__ACTIVITY__
Write out the whole listing without a single alteration.

__DATA EXCERPTS__
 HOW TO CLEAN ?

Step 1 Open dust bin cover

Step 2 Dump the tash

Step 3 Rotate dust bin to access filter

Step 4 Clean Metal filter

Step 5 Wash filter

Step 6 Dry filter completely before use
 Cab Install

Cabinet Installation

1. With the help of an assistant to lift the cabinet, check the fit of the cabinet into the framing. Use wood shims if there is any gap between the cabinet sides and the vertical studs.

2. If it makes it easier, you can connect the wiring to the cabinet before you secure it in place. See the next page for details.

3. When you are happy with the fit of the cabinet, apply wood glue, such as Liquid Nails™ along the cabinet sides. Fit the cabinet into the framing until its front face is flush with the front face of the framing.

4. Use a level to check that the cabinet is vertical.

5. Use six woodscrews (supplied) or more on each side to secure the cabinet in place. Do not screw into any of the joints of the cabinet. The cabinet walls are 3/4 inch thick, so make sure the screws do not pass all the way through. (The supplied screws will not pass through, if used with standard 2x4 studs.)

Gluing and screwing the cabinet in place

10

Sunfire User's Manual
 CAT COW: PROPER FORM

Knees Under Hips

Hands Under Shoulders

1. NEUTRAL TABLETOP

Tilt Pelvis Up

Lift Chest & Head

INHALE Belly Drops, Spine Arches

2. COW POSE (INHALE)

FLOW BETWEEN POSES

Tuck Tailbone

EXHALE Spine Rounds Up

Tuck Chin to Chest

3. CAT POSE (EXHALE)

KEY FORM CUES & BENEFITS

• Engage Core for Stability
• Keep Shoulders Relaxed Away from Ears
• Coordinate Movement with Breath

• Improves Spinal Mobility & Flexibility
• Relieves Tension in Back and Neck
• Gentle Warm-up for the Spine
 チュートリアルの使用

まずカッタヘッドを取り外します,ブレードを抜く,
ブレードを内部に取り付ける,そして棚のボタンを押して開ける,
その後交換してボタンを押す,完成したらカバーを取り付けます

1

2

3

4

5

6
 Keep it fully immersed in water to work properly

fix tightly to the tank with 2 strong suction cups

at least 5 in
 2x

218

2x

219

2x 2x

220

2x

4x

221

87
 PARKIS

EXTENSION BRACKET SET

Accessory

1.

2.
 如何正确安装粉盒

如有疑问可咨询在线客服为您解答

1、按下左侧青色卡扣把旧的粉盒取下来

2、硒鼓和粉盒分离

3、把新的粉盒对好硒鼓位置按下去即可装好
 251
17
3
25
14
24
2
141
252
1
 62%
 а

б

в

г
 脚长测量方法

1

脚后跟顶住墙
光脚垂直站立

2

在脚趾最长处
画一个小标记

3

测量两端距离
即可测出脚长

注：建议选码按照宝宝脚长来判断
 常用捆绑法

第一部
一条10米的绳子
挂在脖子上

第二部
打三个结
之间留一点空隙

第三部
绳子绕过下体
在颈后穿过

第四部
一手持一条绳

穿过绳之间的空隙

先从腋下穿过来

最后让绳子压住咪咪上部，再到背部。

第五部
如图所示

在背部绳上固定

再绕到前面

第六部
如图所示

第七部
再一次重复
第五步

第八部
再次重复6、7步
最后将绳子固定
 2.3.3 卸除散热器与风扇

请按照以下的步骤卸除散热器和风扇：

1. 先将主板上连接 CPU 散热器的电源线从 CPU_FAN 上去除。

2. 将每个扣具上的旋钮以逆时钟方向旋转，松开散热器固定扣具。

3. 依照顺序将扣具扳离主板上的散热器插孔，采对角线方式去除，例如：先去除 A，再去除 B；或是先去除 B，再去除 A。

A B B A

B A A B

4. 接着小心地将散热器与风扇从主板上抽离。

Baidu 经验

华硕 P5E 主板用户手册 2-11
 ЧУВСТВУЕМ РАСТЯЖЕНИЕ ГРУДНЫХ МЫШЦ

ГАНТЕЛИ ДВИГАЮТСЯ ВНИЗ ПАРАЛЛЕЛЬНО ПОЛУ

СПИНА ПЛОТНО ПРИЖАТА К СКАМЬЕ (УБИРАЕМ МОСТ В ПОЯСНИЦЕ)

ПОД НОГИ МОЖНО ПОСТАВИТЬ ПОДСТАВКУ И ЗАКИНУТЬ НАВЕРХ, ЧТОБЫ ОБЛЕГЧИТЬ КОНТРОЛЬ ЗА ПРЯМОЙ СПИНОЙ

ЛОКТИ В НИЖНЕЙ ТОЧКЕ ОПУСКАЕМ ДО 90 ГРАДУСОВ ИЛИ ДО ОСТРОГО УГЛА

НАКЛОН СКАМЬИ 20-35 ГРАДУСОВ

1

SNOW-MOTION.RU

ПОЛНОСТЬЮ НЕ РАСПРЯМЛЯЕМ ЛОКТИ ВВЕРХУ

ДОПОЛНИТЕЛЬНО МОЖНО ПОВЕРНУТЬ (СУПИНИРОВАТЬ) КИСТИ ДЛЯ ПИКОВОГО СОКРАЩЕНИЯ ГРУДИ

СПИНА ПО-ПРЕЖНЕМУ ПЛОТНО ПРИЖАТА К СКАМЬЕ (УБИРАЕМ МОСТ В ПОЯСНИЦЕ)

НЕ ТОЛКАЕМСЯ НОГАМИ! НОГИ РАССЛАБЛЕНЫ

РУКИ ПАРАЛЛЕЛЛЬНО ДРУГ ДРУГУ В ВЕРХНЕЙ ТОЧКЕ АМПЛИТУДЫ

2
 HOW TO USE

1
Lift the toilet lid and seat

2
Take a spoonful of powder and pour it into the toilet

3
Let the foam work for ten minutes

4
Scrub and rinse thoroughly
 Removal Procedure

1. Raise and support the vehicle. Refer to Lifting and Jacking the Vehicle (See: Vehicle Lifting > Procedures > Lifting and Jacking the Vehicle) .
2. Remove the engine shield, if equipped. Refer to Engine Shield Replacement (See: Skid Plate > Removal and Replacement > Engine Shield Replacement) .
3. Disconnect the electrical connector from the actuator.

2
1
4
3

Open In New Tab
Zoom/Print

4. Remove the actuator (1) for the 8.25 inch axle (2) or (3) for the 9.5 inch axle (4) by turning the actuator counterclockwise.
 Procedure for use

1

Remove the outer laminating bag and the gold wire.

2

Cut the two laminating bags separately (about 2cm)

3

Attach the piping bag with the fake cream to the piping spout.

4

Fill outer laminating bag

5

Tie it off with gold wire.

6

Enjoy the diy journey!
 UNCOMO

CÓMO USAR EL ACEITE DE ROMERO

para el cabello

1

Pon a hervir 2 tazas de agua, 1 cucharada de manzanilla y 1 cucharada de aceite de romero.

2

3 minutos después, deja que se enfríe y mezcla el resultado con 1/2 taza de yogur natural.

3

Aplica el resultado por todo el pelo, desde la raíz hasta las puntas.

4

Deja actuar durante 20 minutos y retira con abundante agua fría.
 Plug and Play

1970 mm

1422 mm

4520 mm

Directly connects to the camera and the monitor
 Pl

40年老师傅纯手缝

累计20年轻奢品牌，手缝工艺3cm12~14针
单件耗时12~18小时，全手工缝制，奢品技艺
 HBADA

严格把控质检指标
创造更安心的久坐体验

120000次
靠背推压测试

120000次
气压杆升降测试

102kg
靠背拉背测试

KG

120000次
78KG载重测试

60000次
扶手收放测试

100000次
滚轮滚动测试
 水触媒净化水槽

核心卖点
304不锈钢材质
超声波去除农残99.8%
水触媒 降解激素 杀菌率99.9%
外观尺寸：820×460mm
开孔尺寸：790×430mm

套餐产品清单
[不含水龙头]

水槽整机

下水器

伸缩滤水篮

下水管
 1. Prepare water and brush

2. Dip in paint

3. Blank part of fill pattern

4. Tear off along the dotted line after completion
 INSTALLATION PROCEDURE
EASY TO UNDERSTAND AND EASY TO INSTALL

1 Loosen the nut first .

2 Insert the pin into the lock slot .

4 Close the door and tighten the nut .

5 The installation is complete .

__EXERCISE SOLUTION__
 HOW TO CLEAN ?

Step 1 Open dust bin cover

Step 2 Dump the tash

Step 3 Rotate dust bin to access filter

Step 4 Clean Metal filter

Step 5 Wash filter

Step 6 Dry filter completely before use
 Cab Install

Cabinet Installation

1. With the help of an assistant to lift the cabinet, check the fit of the cabinet into the framing. Use wood shims if there is any gap between the cabinet sides and the vertical studs.

2. If it makes it easier, you can connect the wiring to the cabinet before you secure it in place. See the next page for details.

3. When you are happy with the fit of the cabinet, apply wood glue, such as Liquid Nails™ along the cabinet sides. Fit the cabinet into the framing until its front face is flush with the front face of the framing.

4. Use a level to check that the cabinet is vertical.

5. Use six woodscrews (supplied) or more on each side to secure the cabinet in place. Do not screw into any of the joints of the cabinet. The cabinet walls are 3/4 inch thick, so make sure the screws do not pass all the way through. (The supplied screws will not pass through, if used with standard 2x4 studs.)

Gluing and screwing the cabinet in place

10

Sunfire User's Manual
 CAT COW: PROPER FORM

Knees Under Hips

Hands Under Shoulders

1. NEUTRAL TABLETOP

Tilt Pelvis Up

Lift Chest & Head

INHALE Belly Drops, Spine Arches

2. COW POSE (INHALE)

FLOW BETWEEN POSES

Tuck Tailbone

EXHALE Spine Rounds Up

Tuck Chin to Chest

3. CAT POSE (EXHALE)

KEY FORM CUES & BENEFITS

• Engage Core for Stability
• Keep Shoulders Relaxed Away from Ears
• Coordinate Movement with Breath

• Improves Spinal Mobility & Flexibility
• Relieves Tension in Back and Neck
• Gentle Warm-up for the Spine
 チュートリアルの使用

まずカッタヘッドを取り外します,ブレードを抜く,
ブレードを内部に取り付ける,そして棚のボタンを押して開ける,
その後交換してボタンを押す,完成したらカバーを取り付けます

1

2

3

4

5

6
 Keep it fully immersed in water to work properly

fix tightly to the tank with 2 strong suction cups

at least 5 in
 2x

218

2x

219

2x 2x

220

2x

4x

221

87
 PARKIS

EXTENSION BRACKET SET

Accessory

1.

2.
 如何正确安装粉盒

如有疑问可咨询在线客服为您解答

1、按下左侧青色卡扣把旧的粉盒取下来

2、硒鼓和粉盒分离

3、把新的粉盒对好硒鼓位置按下去即可装好
 251
17
3
25
14
24
2
141
252
1
 62%
 а

б

в

г
 脚长测量方法

1

脚后跟顶住墙
光脚垂直站立

2

在脚趾最长处
画一个小标记

3

测量两端距离
即可测出脚长

注：建议选码按照宝宝脚长来判断
 常用捆绑法

第一部
一条10米的绳子
挂在脖子上

第二部
打三个结
之间留一点空隙

第三部
绳子绕过下体
在颈后穿过

第四部
一手持一条绳

穿过绳之间的空隙

先从腋下穿过来

最后让绳子压住咪咪上部，再到背部。

第五部
如图所示

在背部绳上固定

再绕到前面

第六部
如图所示

第七部
再一次重复
第五步

第八部
再次重复6、7步
最后将绳子固定
 2.3.3 卸除散热器与风扇

请按照以下的步骤卸除散热器和风扇：

1. 先将主板上连接 CPU 散热器的电源线从 CPU_FAN 上去除。

2. 将每个扣具上的旋钮以逆时钟方向旋转，松开散热器固定扣具。

3. 依照顺序将扣具扳离主板上的散热器插孔，采对角线方式去除，例如：先去除 A，再去除 B；或是先去除 B，再去除 A。

A B B A

B A A B

4. 接着小心地将散热器与风扇从主板上抽离。

Baidu 经验

华硕 P5E 主板用户手册 2-11
 ЧУВСТВУЕМ РАСТЯЖЕНИЕ ГРУДНЫХ МЫШЦ

ГАНТЕЛИ ДВИГАЮТСЯ ВНИЗ ПАРАЛЛЕЛЬНО ПОЛУ

СПИНА ПЛОТНО ПРИЖАТА К СКАМЬЕ (УБИРАЕМ МОСТ В ПОЯСНИЦЕ)

ПОД НОГИ МОЖНО ПОСТАВИТЬ ПОДСТАВКУ И ЗАКИНУТЬ НАВЕРХ, ЧТОБЫ ОБЛЕГЧИТЬ КОНТРОЛЬ ЗА ПРЯМОЙ СПИНОЙ

ЛОКТИ В НИЖНЕЙ ТОЧКЕ ОПУСКАЕМ ДО 90 ГРАДУСОВ ИЛИ ДО ОСТРОГО УГЛА

НАКЛОН СКАМЬИ 20-35 ГРАДУСОВ

1

SNOW-MOTION.RU

ПОЛНОСТЬЮ НЕ РАСПРЯМЛЯЕМ ЛОКТИ ВВЕРХУ

ДОПОЛНИТЕЛЬНО МОЖНО ПОВЕРНУТЬ (СУПИНИРОВАТЬ) КИСТИ ДЛЯ ПИКОВОГО СОКРАЩЕНИЯ ГРУДИ

СПИНА ПО-ПРЕЖНЕМУ ПЛОТНО ПРИЖАТА К СКАМЬЕ (УБИРАЕМ МОСТ В ПОЯСНИЦЕ)

НЕ ТОЛКАЕМСЯ НОГАМИ! НОГИ РАССЛАБЛЕНЫ

РУКИ ПАРАЛЛЕЛЛЬНО ДРУГ ДРУГУ В ВЕРХНЕЙ ТОЧКЕ АМПЛИТУДЫ

2
 HOW TO USE

1
Lift the toilet lid and seat

2
Take a spoonful of powder and pour it into the toilet

3
Let the foam work for ten minutes

4
Scrub and rinse thoroughly
 Removal Procedure

1. Raise and support the vehicle. Refer to Lifting and Jacking the Vehicle (See: Vehicle Lifting > Procedures > Lifting and Jacking the Vehicle) .
2. Remove the engine shield, if equipped. Refer to Engine Shield Replacement (See: Skid Plate > Removal and Replacement > Engine Shield Replacement) .
3. Disconnect the electrical connector from the actuator.

2
1
4
3

Open In New Tab
Zoom/Print

4. Remove the actuator (1) for the 8.25 inch axle (2) or (3) for the 9.5 inch axle (4) by turning the actuator counterclockwise.
 Procedure for use

1

Remove the outer laminating bag and the gold wire.

2

Cut the two laminating bags separately (about 2cm)

3

Attach the piping bag with the fake cream to the piping spout.

4

Fill outer laminating bag

5

Tie it off with gold wire.

6

Enjoy the diy journey!
 UNCOMO

CÓMO USAR EL ACEITE DE ROMERO

para el cabello

1

Pon a hervir 2 tazas de agua, 1 cucharada de manzanilla y 1 cucharada de aceite de romero.

2

3 minutos después, deja que se enfríe y mezcla el resultado con 1/2 taza de yogur natural.

3

Aplica el resultado por todo el pelo, desde la raíz hasta las puntas.

4

Deja actuar durante 20 minutos y retira con abundante agua fría.
 Plug and Play

1970 mm

1422 mm

4520 mm

Directly connects to the camera and the monitor
 Pl

40年老师傅纯手缝

累计20年轻奢品牌，手缝工艺3cm12~14针
单件耗时12~18小时，全手工缝制，奢品技艺
 HBADA

严格把控质检指标
创造更安心的久坐体验

120000次
靠背推压测试

120000次
气压杆升降测试

102kg
靠背拉背测试

KG

120000次
78KG载重测试

60000次
扶手收放测试

100000次
滚轮滚动测试
 水触媒净化水槽

核心卖点
304不锈钢材质
超声波去除农残99.8%
水触媒 降解激素 杀菌率99.9%
外观尺寸：820×460mm
开孔尺寸：790×430mm

套餐产品清单
[不含水龙头]

水槽整机

下水器

伸缩滤水篮

下水管
 1. Prepare water and brush

2. Dip in paint

3. Blank part of fill pattern

4. Tear off along the dotted line after completion
 INSTALLATION PROCEDURE
EASY TO UNDERSTAND AND EASY TO INSTALL

1 Loosen the nut first .

2 Insert the pin into the lock slot .

4 Close the door and tighten the nut .

5 The installation is complete .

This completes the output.